_ENTRIES SUPPLIED_.
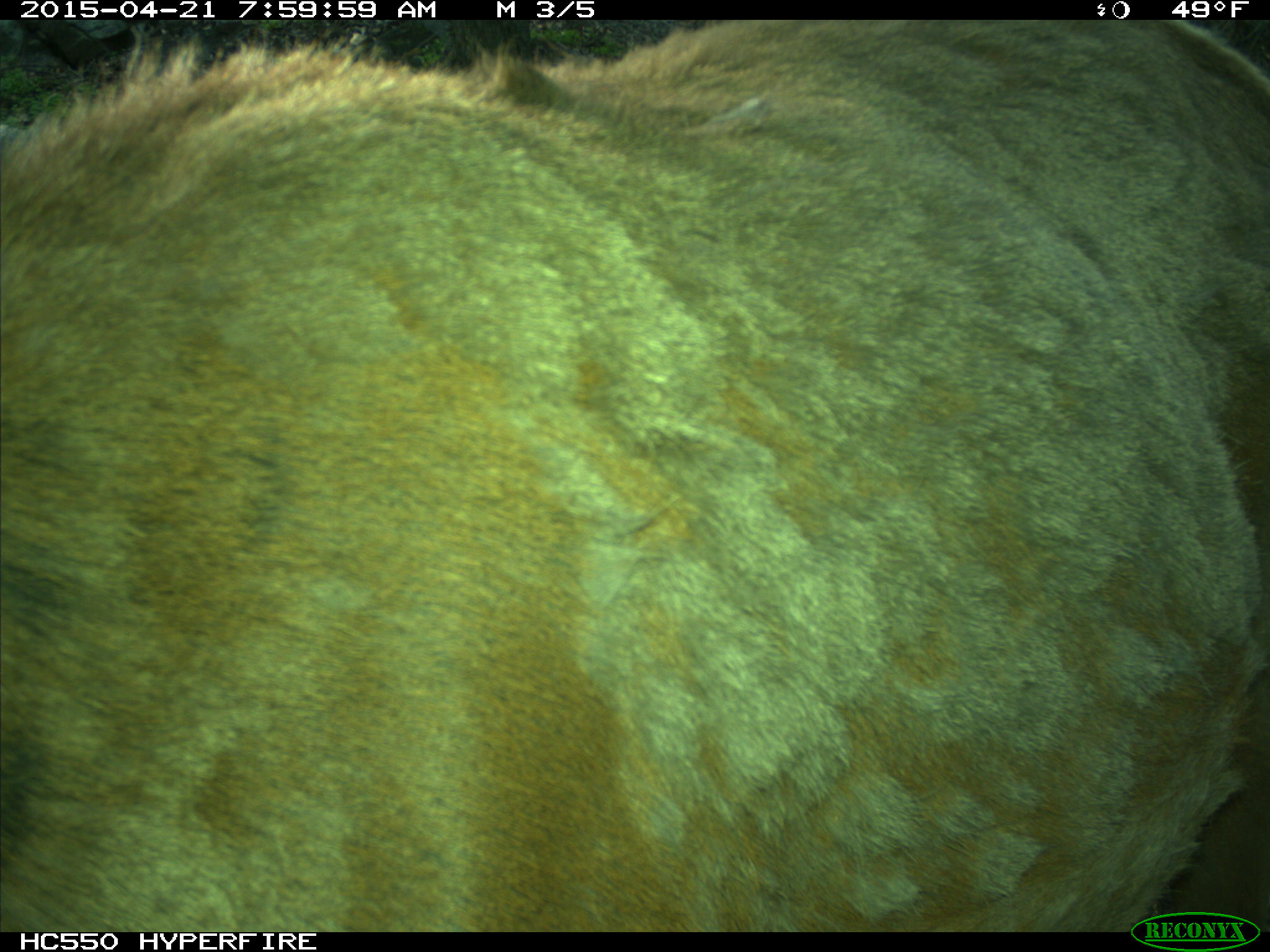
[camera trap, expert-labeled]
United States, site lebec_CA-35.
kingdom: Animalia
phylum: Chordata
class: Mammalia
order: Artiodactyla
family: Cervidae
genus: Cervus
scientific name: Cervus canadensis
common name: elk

---

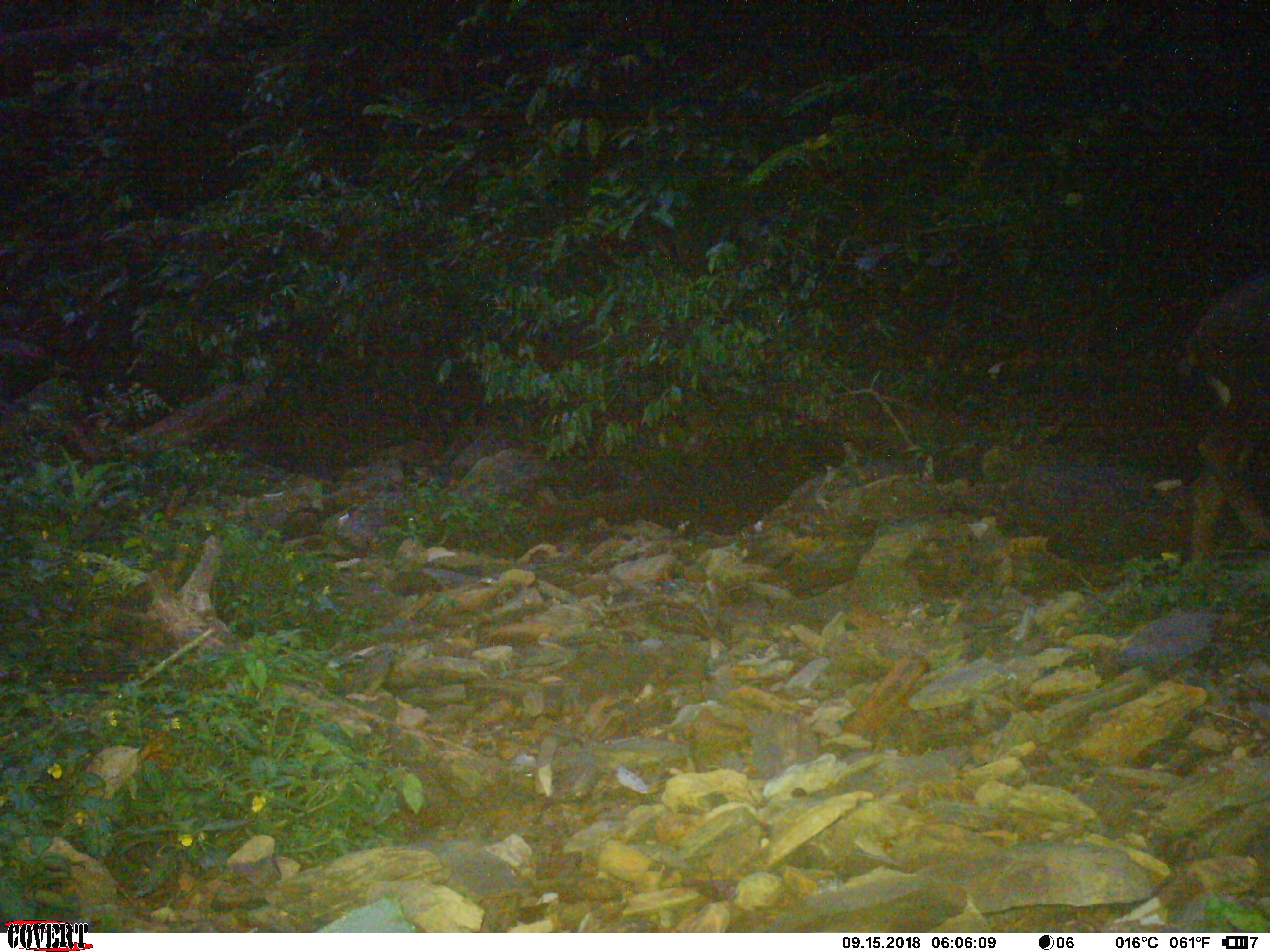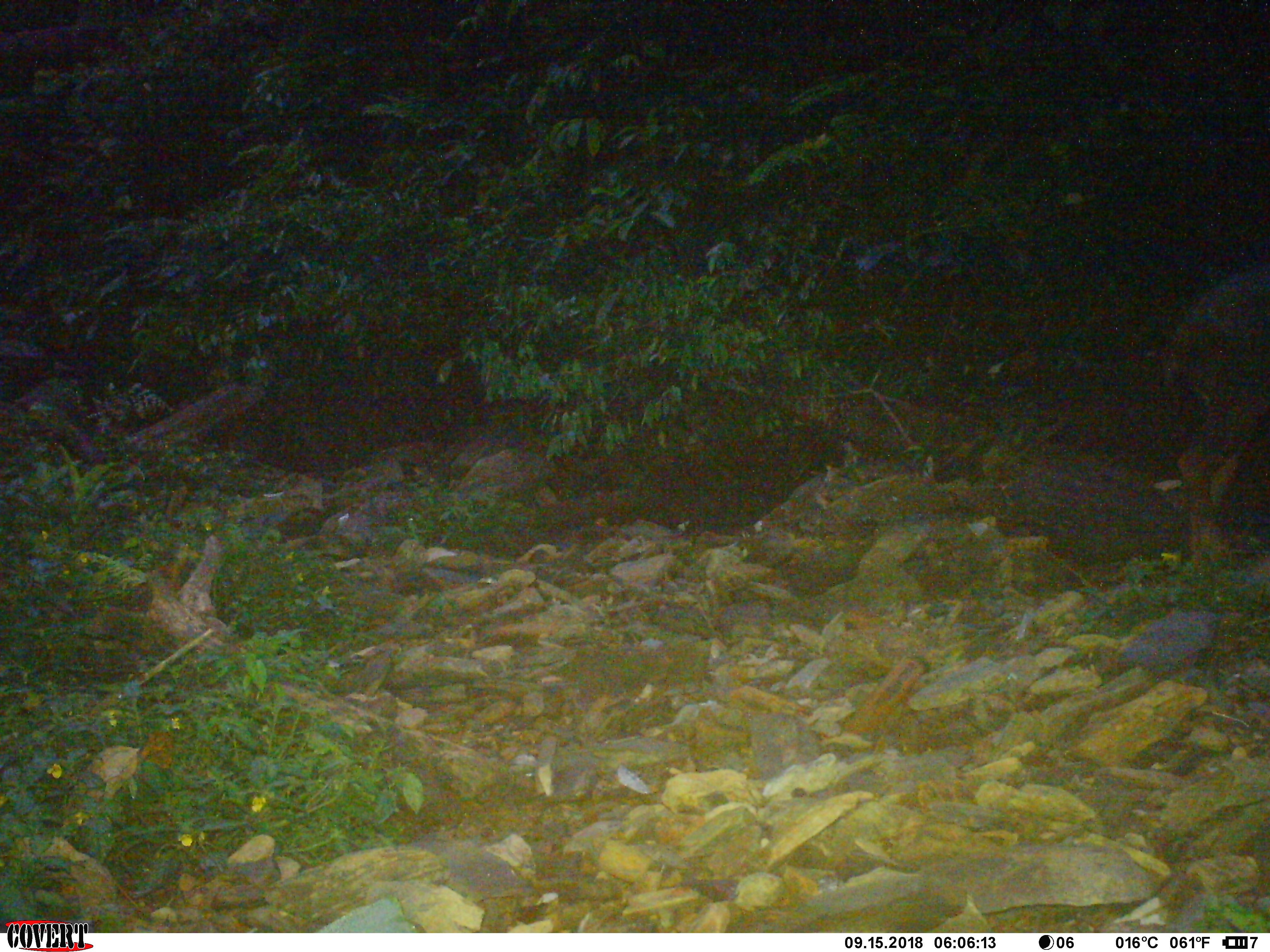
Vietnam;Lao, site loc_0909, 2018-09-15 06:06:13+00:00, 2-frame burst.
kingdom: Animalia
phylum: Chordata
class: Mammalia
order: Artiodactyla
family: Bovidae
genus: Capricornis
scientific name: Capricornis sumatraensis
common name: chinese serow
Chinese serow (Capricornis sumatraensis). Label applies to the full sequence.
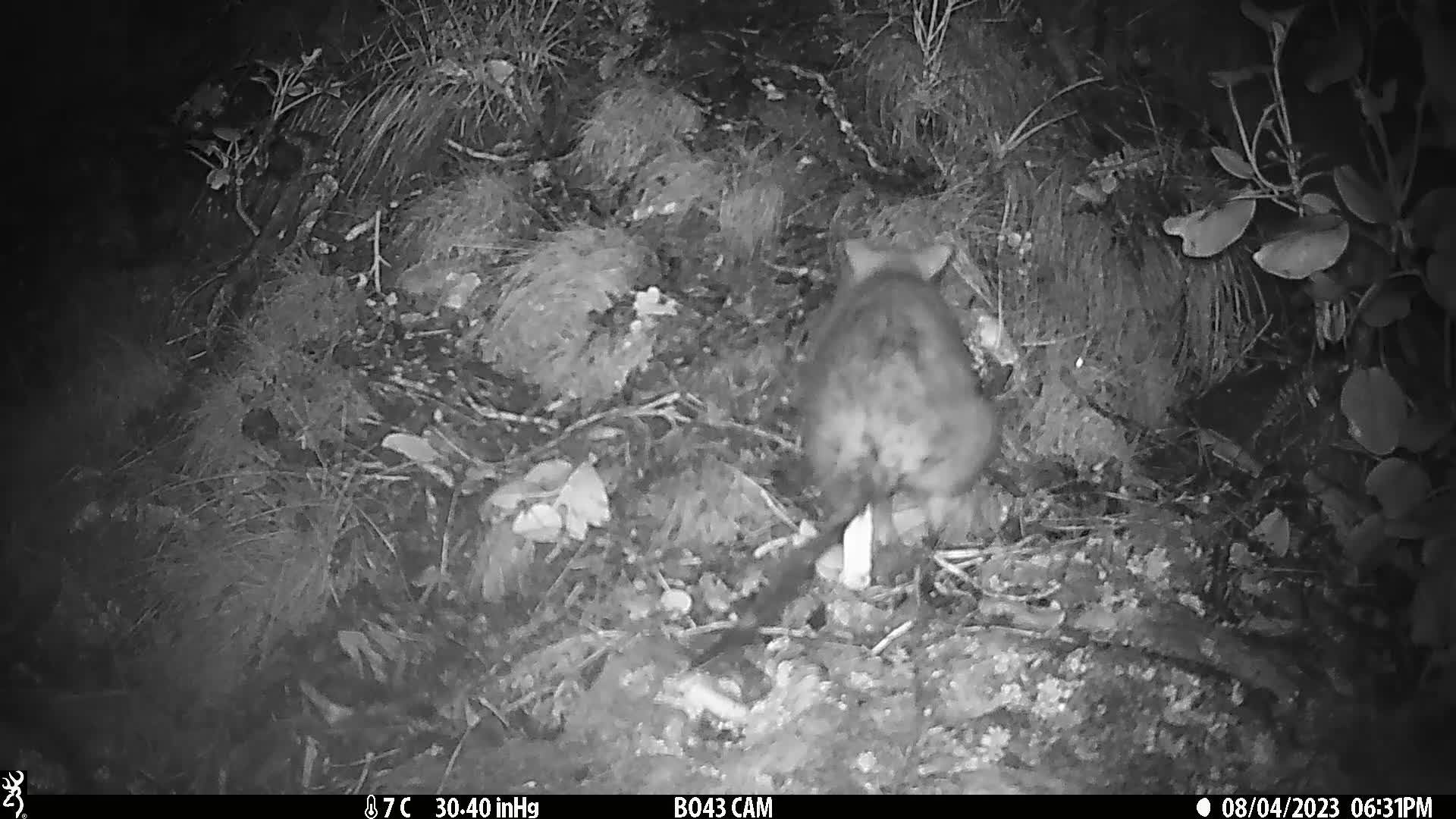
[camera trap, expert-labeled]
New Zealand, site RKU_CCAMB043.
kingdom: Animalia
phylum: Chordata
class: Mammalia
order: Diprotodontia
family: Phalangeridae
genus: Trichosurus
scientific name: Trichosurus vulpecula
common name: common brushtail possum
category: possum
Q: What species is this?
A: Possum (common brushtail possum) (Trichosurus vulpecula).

_YOUR GOAL_. An exact copy of the lines above, from the one containing "United States, site lebec_CA-35." through the one containing "common name: elk", is the whole of the answer.

_ANSWER SECTION_.
United States, site lebec_CA-35.
kingdom: Animalia
phylum: Chordata
class: Mammalia
order: Artiodactyla
family: Cervidae
genus: Cervus
scientific name: Cervus canadensis
common name: elk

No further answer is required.